Alors qu'ils allaient ajouter quelque chose, ils remarquèrent quelqu'un debout à la porte.
Yu Jue les fixa d'un air sombre.
Ru Feng et Yu Xuan se séparèrent précipitamment, comme s'ils avaient commis une faute. Ru Feng s'avança d'un pas léger, un sourire doux aux lèvres : « Frère Jue, qu'est-ce qui t'amène ? » Ses paumes étaient pourtant moites. Ru Feng lança un regard furieux à Yu Xuan ; c'était entièrement de sa faute ! Il s'était promené nu devant elle, faisant battre son cœur à tout rompre. Ru Feng jeta un coup d'œil discret à Yu Jue, se demandant s'il pouvait entendre son cœur s'emballer. Ce cœur battait encore plus fort que lorsque son maître l'avait précipitée du haut d'une falaise !
« Je ne peux pas venir ? » Yu Jue, sans remarquer le regard de Ru Feng, fixait Yu Xuan d'un air renfrogné. Pourquoi constatait-il toujours la même situation à chaque fois qu'il venait ?
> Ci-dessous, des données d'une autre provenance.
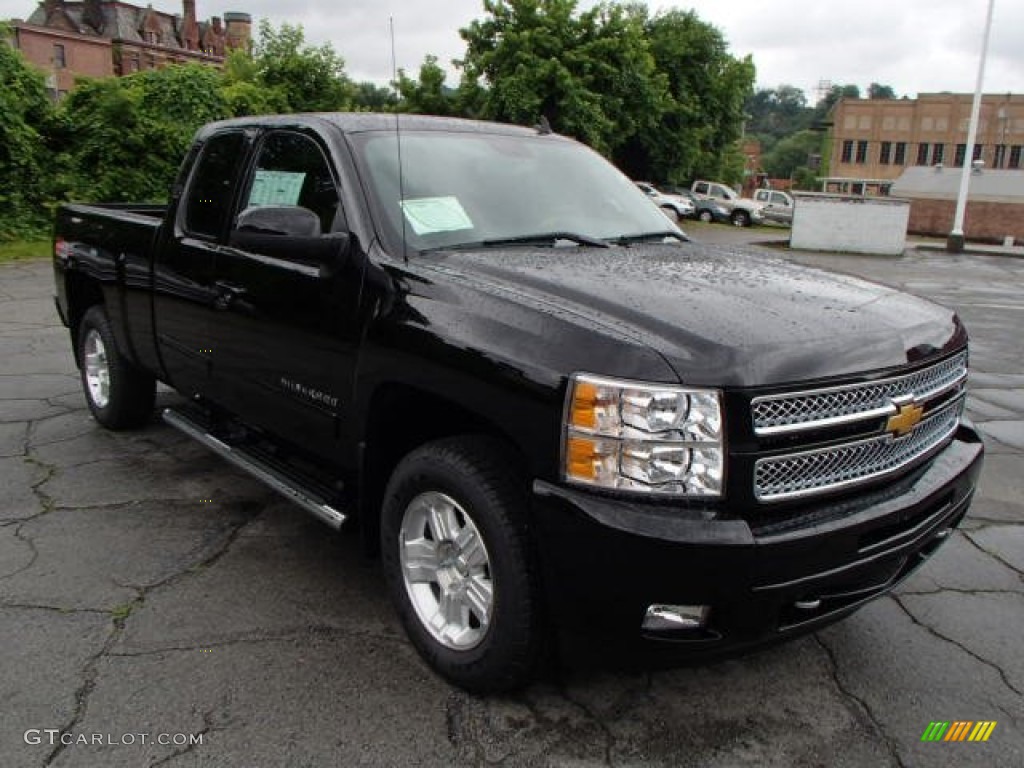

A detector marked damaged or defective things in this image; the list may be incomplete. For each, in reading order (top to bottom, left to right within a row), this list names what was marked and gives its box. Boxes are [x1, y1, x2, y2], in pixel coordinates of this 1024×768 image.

cracked asphalt [0, 237, 1020, 764]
« Petite San, dépêche-toi de t'habiller. Même dans ta chambre, tu ne devrais pas être nue. Ce n'est pas convenable. Et n'oublie pas, tu n'es pas seule ici. Fais attention à ton apparence. » Yu Jue souriait toujours, et son air sévère mettait mal à l'aise Yu Xuan et Ru Feng. Yu Xuan enfila simplement un peignoir et se rendit rapidement aux bains publics.
Ru Feng, qui était resté, s'empressa de dire avec un sourire : « Frère Jue, asseyez-vous, je vous prie. Voulez-vous du thé ou de l'eau ? »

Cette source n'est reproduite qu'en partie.